Fragmento de página:
En el texto oímos cómo se rozan y se violentan entre sí las diferentes conciencias.
El prólogo ya lo anuncia con una cita de Heráclito: la vida es un continuo estar en guerra. El verano nos agrede con su calor, el invierno con su frío. Todo en la naturaleza es de temer: terremotos y torbellinos, naufragios e incendios, el mar y los truenos. Las especies se devoran unas a otras. El león devora al lobo, el lobo a la cabra, el perro a la liebre. Los peces, ídem. Y sobran las aves que viven de la rapiña.
¿Pues qué diremos entre los hombres a quien todo lo sobredicho es sujeto? ¿Quién explanará sus guerras, sus enemistades, sus envidias, sus aceleramientos y movimientos y descontentos?
La visión del mundo no podía estar más definida y la Tragicomedia le sirve de ilustración: las conciencias verbales están en guerra las unas contra las otras desde la primera página hasta la última.
Habrá tragedia a mansalva.
Por el contrario, la comedia que anuncia el título yo no la percibo por ninguna parte. No hay ningún personaje gracioso, ninguna situación chistosa ni nada que sirva de contrapunto a este universo desoladoramente agresivo en el que nos movemos.
Más que negro, el tinte celestiniano es de un gris pobre, vacilante, sin esperanza, corrompido: ni siquiera en el cromatismo hay integridad.
Nadie se salva del naufragio. Ni los criados Sempronio y Pármeno. Ni su amo Calisto, supuesto seductor. Ni tampoco la hermosa Melibea.
Ninguno resulta realmente simpático. Son todos mediocres, vanos, fatuos, torpes, tontos. Nadie consigue afirmarse plenamente ni tener consistencia real. Son seres inseguros y fluctuantes, como somos todos en la vida. Cambiantes en función de las circunstancias, los obstáculos, los roces con los deseos y los intereses de los otros.
El retrato resulta demasiado humano y terroríficamente real. No hay glamour, grandeza, altura. Todo es bajeza moral, intereses espurios.
Ni siquiera hay oscuridad, puesto que queda meridianamente claro que somos animales de instintos que luchamos por satisfacer natural o perversamente.
No somos, para el autor, mejores que los perros.
El odio es la emoción más característica de La Celestina, la que impregna hasta el tuétano cada auto.
Odio de los criados hacia su amo, del amo hacia su amada, de la amada hacia la vieja alcahueta que busca sacar provecho de la venta de su honor («¿(…) llevar tú el provecho de mi perdición? ¿Perder y destruir la casa y honra de mi padre por ganar la de una vieja maldita como tú?»), de los criados hacia la vieja que les está privando de parte del provecho, y etcétera ad náuseam.
Ese odio animal que anida en los personajes es el que va a provocar que acaben entrematándose. Porque todos mueren de una u otra manera. Y lo peor: no se les echa de menos.

Tus instrucciones:
Retoma el comentario sobre La Celestina de arriba y sigue escribiéndolo a partir de su última oración.

Fragmentos de datos:
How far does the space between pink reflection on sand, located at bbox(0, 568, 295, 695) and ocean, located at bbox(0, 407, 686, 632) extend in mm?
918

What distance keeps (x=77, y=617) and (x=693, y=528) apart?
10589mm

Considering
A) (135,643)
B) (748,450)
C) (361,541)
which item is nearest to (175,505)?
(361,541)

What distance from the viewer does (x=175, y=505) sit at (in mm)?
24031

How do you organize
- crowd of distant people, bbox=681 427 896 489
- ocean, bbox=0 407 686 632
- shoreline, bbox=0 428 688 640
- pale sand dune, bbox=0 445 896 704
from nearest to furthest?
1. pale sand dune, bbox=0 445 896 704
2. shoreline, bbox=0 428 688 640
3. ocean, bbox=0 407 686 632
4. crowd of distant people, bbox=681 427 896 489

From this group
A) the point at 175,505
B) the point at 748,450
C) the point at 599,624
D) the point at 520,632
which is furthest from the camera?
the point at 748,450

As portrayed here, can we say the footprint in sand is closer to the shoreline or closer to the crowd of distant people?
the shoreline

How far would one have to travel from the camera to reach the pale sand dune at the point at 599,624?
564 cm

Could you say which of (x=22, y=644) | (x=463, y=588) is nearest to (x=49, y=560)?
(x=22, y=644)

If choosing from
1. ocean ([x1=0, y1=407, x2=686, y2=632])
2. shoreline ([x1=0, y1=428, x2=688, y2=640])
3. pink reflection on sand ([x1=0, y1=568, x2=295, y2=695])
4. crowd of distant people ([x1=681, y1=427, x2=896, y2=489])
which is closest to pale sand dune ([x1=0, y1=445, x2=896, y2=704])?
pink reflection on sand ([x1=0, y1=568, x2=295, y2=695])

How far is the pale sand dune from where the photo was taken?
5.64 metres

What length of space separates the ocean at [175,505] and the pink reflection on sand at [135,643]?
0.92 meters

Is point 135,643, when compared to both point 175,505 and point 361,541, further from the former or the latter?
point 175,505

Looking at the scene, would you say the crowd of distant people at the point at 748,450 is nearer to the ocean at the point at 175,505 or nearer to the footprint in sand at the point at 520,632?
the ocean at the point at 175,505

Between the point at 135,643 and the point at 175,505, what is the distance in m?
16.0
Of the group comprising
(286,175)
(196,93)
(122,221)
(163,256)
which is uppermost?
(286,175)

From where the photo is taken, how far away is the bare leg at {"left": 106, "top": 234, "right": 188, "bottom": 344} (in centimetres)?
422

Ejercicio resuelto:
Melibea es la única que me da lástima, cuando dice en el penúltimo auto: «De todos soy dejada. Bien se ha aderezado la manera de mi morir. Algún alivio siento en ver que tan presto seremos juntos yo y aquel mi querido y amado Calisto. Quiero cerrar la puerta, porque ninguna suba a me estorbar mi muerte».
No conozco otro texto de la literatura española tan corrosivo. Nada humano, en La Celestina, parece valioso. Hay en ella un cinismo brutal y crudo, profundamente nihilista.
El mal y el bien, la prosperidad y adversidad, la gloria y pena, todo pierde con el tiempo la fuerza de su acelerado principio. Pues los casos de admiración, y venidos con gran deseo, tan presto como pasados, olvidados. Cada día vemos novedades y las oímos y las pasamos y dejamos atrás. Diminúyelas el tiempo, hácelas contingibles. ¿Qué tanto te maravillarías si dijesen: la tierra tembló o otra semejante cosa que no olvidases luego? Así como: helado está el río, el ciego ve ya, muerto es tu padre, un rayo cayó, ganada es Granada, el rey entra hoy, el turco es vencido, eclipse hay mañana, la puente es llevada, aquél ya es obispo, a Pedro robaron, Inés se ahorcó, Cristóbal fue borracho. ¿Qué me dirás, sino que a tres días pasados o a la segunda vista, no hay quien de ello se maraville?
Es raro tanto desapego, tanto descreimiento, tanta negatividad. Ni siquiera en la novela picaresca, donde la corrupción nunca es absoluta. Siempre hay una ventana abierta a la esperanza y una fundamental compasión.
Sentimos, en muchos casos, el desprecio total del autor por los personajes. Estamos lejos del humorismo cariñoso de Cervantes. Se palpa una desesperanza real e insoslayable, una sensación de inseguridad existencial que según quienes han estudiado la obra se explica por la condición de converso del autor.
Yo eso no lo sé. Pero sé que esta falta de sentido de la vida es algo ya perfectamente moderno.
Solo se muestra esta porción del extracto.